February 28, 2022 4.03 pm This story is over 24 months old

Barry Turner: Putin is all dressed up, but has nowhere to go

Russia has spent a fortune on rebuilding its military under its current belligerent president. It does not look like money well spent. 

We are five days in and so far the overwhelmingly large forces of Vladimir Putin’s Russia have failed to consolidate their hold over the Ukraine. The last several years have seen Putin constantly harping on about the superiority of Russia’s forces over those of NATO, let alone of a largely peaceful and much smaller neighbour, so what is going wrong?   

It is correct that the last couple of decades have seen the Russian Federation shift from a largely World War 2 style mass conscript army to one more resembling those that Putin regards as the enemy.  Nevertheless, the modernisation seems to be lacking somewhere. There are some very interesting theories circulating in the military and security circles.

Russia, in its attempt to change from a largely mass conscript army to a professional high-tech outfit has largely failed due to internal competition. In particular logistics are poor and transport has been sacrificed in order to focus on high-tech kit. This was evident in the satellite images in the weeks running up to the invasion. Lots of sharp-end weaponry but proportionately surprisingly few transport vehicles.

As in many armed forces, inter-service rivalry diverts resources one way or the other, giving advantage to some at the expense of disadvantage often to many. The Russian military has some impressive hardware that its president loves to brag about. Huge amounts of funding have in recent years been diverted to developing hypersonic missiles, but this largely vanity project is of no use in urban warfare of the type they are now engaged in.   

In 2015 the EU conducted a detailed survey of the Russian military capability and concluded it could fight short wars but not protracted ones. It had virtually no equipment or strategy to maintain a sustained invasion of the type that had been envisioned in the Cold War when mass tank armies were suggested to be paused for an attack through the Fulda Gap in Germany. It still does not have sufficient troops or logistical support to occupy the whole of a country the size of Ukraine.

It is clear that the Russian military had suggested to the President Putin that the attack on Ukraine would bring about rapid capitulation by Zelensky’s government, probably in time to destabilise the West’s imposition of severe sanctions. That, it is now clear has failed. While Russian troops are now in the process of surrounding Kyiv, they have no clear strategy for taking the city by force. Taking a major city is incredibly difficult without causing mass destruction and high casualties, including casualties to one’s own forces.

Of all people, the Russian Military know this from their history. In the Battle for Berlin at the very end of World War 2 close to 90,000 Soviet soldiers were killed and 280,000 wounded taking the city. Soviet tanks were devastated by single infantry soldiers with little more than crude bazooka type weapons. Ukrainian soldiers have anti-tanks weapons of far more sophistication and they know their way around the streets.

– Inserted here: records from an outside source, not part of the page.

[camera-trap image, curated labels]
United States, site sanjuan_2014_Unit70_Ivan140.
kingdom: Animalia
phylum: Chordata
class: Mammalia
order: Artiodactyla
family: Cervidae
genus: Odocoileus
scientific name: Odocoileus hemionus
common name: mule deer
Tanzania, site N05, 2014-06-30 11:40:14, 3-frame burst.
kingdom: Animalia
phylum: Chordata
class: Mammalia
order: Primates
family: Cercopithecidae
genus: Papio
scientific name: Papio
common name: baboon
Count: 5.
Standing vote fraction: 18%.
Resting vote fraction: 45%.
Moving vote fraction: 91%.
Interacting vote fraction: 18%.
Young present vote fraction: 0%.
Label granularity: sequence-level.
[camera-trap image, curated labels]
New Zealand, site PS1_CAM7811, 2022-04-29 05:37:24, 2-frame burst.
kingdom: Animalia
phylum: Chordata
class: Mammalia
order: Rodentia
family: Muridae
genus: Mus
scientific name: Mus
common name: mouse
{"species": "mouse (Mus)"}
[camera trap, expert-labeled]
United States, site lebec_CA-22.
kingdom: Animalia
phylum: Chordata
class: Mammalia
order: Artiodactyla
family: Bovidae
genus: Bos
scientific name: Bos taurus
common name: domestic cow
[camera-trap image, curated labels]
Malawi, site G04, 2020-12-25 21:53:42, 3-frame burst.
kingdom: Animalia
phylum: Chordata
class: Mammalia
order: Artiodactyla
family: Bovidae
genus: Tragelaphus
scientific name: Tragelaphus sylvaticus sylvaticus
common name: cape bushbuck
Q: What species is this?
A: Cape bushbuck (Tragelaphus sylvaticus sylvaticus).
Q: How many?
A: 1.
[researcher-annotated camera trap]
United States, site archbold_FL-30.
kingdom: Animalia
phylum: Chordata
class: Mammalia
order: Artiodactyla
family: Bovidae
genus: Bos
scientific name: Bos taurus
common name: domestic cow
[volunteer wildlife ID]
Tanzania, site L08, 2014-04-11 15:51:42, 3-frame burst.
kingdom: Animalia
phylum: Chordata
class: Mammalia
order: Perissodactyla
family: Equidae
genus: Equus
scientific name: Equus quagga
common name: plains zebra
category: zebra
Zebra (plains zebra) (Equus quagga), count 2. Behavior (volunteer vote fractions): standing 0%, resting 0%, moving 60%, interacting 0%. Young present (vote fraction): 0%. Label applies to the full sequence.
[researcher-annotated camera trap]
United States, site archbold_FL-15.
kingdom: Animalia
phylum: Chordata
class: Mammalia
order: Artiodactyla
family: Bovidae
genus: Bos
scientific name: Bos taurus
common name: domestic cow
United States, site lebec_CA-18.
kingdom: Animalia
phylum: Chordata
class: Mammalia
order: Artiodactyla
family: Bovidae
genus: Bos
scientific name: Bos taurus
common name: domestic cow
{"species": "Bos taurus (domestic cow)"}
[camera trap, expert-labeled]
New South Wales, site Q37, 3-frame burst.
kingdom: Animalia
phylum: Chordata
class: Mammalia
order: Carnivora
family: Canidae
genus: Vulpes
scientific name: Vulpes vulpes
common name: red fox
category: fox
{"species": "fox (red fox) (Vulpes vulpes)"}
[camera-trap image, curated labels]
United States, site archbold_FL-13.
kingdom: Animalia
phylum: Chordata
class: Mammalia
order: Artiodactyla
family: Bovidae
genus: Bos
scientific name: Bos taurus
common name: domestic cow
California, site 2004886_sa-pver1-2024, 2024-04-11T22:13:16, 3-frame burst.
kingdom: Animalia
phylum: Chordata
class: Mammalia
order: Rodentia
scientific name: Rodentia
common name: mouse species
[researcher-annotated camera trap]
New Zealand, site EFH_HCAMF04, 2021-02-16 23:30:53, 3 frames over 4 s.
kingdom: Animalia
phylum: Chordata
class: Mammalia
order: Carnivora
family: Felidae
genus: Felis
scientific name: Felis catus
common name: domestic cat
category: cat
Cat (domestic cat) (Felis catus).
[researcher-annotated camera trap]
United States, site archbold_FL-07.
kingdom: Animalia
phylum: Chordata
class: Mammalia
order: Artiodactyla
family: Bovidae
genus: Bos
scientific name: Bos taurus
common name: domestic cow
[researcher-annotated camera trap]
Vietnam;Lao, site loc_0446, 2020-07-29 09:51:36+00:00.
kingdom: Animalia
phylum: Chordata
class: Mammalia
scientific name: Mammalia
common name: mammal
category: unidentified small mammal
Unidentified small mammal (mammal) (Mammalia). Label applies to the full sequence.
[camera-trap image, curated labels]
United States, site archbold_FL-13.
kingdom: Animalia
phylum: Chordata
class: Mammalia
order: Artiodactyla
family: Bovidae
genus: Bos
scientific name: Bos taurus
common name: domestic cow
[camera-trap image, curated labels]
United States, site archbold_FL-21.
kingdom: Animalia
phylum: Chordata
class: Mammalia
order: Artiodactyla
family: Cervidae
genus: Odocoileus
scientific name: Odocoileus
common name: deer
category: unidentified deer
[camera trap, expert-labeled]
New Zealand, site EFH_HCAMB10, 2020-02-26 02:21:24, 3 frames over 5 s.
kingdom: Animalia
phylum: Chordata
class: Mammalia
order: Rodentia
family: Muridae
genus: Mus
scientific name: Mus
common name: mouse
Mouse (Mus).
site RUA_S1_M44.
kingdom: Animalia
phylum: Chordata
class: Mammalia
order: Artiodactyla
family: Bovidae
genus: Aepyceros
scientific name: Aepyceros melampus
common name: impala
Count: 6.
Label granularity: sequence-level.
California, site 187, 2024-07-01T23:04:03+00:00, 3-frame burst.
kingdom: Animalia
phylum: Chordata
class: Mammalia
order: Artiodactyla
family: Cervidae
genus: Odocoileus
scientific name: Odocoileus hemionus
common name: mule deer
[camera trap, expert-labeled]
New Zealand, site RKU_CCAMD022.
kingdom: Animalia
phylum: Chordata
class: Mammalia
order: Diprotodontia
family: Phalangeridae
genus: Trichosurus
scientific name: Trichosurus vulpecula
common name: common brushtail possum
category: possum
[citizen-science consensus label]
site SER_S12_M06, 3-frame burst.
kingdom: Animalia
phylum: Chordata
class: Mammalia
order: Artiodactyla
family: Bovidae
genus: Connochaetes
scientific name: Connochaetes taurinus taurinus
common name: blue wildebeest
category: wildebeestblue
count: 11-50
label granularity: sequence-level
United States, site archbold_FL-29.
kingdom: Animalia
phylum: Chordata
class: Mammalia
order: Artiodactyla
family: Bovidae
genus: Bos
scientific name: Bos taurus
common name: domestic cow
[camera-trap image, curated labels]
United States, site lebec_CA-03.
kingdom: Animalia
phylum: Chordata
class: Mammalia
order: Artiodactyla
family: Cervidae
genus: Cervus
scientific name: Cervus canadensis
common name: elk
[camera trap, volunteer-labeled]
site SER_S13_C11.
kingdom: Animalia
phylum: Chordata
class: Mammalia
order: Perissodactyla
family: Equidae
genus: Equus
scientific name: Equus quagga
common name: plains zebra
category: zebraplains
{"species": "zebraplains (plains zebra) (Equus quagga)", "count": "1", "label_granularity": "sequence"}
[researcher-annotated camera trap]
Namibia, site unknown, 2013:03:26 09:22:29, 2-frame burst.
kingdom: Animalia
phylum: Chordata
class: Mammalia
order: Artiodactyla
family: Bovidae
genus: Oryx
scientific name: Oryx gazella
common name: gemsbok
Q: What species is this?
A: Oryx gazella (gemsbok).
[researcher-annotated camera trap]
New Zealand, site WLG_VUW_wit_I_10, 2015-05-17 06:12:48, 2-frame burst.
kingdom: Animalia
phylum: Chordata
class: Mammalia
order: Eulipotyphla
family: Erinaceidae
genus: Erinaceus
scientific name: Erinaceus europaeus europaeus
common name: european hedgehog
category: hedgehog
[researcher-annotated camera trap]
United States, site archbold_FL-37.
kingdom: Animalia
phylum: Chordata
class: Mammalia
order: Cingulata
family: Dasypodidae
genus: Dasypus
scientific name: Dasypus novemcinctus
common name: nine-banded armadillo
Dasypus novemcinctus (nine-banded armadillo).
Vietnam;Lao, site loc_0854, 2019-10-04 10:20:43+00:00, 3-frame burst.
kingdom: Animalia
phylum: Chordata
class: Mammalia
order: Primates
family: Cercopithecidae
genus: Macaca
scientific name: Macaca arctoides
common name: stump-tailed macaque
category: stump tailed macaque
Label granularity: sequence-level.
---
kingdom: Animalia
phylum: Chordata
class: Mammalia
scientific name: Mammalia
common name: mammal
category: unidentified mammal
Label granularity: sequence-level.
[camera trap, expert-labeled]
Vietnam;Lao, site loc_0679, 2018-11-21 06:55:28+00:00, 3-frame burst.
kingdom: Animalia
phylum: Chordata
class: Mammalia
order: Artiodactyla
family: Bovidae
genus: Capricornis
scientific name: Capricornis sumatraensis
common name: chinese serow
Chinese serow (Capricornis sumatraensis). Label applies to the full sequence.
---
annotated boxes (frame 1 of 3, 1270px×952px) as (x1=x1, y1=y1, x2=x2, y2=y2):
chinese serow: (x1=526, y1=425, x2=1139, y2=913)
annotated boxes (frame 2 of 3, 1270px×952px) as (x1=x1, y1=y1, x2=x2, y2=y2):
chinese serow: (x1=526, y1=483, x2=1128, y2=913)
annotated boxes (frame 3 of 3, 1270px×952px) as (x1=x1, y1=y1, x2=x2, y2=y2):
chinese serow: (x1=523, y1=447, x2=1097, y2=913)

Tanks are particularly vulnerable in urban areas as has been frequently demonstrated since World War 2. The Ukrainians have lots of highly effective anti-tank weapons and even a Molotov cocktail can disable a tank in street fighting. During the Gulf War insurgents disabled a US Abrams tank, supposedly the best armoured fighting vehicle in the world, with an overcoat shoved down the barrel.

So far the Russians have avoided mass casualties among the civilian population and their own forces. Putin’s intention was to turn the people of Ukraine into a puppet state so killing very large numbers of them couldn’t be countenanced. At home in Russia very high casualties among the Ukrainian civilian population would cause mass unrest, as will very high casualties among the Russian armed forces.

The biggest indicator yet of the invasion’s failings are the absurd threats of putting the nuclear forces on ‘alert’. This posturing fools no one, since both NATO and Russian nuclear forces are always on ‘alert’. The Russian president knows very well that an attack with nuclear weapons on a NATO target would end in total destruction for the Russian state and more frighteningly for the majority of the Russian population. NATO has 22 ballistic missile submarines in total — if the French Force de dissuasion is included and 18 if not. Any one of them is capable of delivering at least 80 independently targeted warheads and there can be as many as six or seven on station at any one time.

So, nuclear threats are if anything a little pathetic. The Cold War doctrine of mutually assured destruction (MAD) is still with us and neither side could possibly hope to ‘win’ a nuclear war. Threatening one is an act of desperation not one of bravado.

It is now possible that Russia will lose this war, or at the very least not win it. With every day that passes Putin’s hope that the Ukraine would quickly capitulate against ‘overwhelming’ forces diminishes. The West needs to consider in more detail what the consequences of that might be. While it is very unlikely to be World War 3 a dramatic reshaping of the geo-political and economic world is now inevitable.

On a final note, Mr Putin has lamented the dissolution of the Soviet Union as one of the greatest tragedies in human history. He seems to have forgotten why that dissolution happened.  NATO won the Cold War, not with bombs and bullets but with the invincible force of economics.

Barry Turner is a Senior Lecturer in War Reporting and Human Rights and a member of the Royal United Services Institute.